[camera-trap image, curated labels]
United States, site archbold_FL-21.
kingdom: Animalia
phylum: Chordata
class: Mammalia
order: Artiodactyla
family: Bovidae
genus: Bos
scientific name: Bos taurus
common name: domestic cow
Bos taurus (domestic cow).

_WORK REQUEST_.
The line containing "kingdom: Animalia" and every line after it, through the end of the records, should be repeated exactly and alone.

_RESULT OF THE TASK_.
kingdom: Animalia
phylum: Chordata
class: Mammalia
order: Artiodactyla
family: Bovidae
genus: Bos
scientific name: Bos taurus
common name: domestic cow
Bos taurus (domestic cow).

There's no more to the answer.